A causa era o Google AI Overview. As respostas geradas pela IA do Google estavam respondendo diretamente as perguntas que antes levavam o usuário a clicar no link do meu cliente. O clique havia sido substituído pela resposta. E o meu cliente não estava sendo citado nessas respostas — nem como fonte, nem como recomendação.
Esse episódio me forçou a aprender algo que estava apenas começando a ser discutido na comunidade: Generative Engine Optimization (GEO) — a prática de otimizar conteúdo e autoridade de marca não apenas para ranquear nos resultados tradicionais, mas para ser citado, recomendado e referenciado pelos modelos de IA generativa.

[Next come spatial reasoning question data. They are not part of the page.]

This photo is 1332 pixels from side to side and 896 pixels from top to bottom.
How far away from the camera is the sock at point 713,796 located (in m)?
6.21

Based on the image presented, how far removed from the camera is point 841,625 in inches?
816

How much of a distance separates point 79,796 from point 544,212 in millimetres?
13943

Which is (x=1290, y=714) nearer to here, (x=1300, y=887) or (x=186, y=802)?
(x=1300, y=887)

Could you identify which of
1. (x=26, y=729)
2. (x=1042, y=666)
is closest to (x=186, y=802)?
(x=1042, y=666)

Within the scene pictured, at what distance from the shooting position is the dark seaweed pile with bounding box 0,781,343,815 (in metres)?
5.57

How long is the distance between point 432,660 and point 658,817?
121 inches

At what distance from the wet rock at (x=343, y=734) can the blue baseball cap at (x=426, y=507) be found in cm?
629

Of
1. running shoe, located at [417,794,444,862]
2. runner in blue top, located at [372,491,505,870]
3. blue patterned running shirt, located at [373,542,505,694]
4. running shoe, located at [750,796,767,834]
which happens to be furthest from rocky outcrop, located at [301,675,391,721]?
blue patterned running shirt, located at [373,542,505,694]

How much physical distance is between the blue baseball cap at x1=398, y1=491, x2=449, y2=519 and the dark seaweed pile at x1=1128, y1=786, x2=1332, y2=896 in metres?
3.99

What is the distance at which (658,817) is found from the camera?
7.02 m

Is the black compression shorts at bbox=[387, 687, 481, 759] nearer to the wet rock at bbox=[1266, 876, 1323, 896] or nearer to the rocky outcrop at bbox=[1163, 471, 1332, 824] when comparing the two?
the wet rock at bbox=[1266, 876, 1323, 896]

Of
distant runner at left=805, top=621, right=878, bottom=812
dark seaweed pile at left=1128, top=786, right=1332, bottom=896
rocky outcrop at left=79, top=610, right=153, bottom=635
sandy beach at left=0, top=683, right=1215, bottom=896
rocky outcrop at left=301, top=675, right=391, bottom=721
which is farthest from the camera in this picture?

Trabalhei com o time da Trilion para desenvolver uma metodologia integrada de SEO GEO que aplico hoje em todos os meus projetos. É o que vou compartilhar neste artigo.
SEO e GEO: complementares, não concorrentes
O primeiro erro que vejo analistas e profissionais de marketing cometendo é tratar SEO e GEO como disciplinas separadas — ou, pior, como se GEO fosse uma 'substituição' do SEO. Não é.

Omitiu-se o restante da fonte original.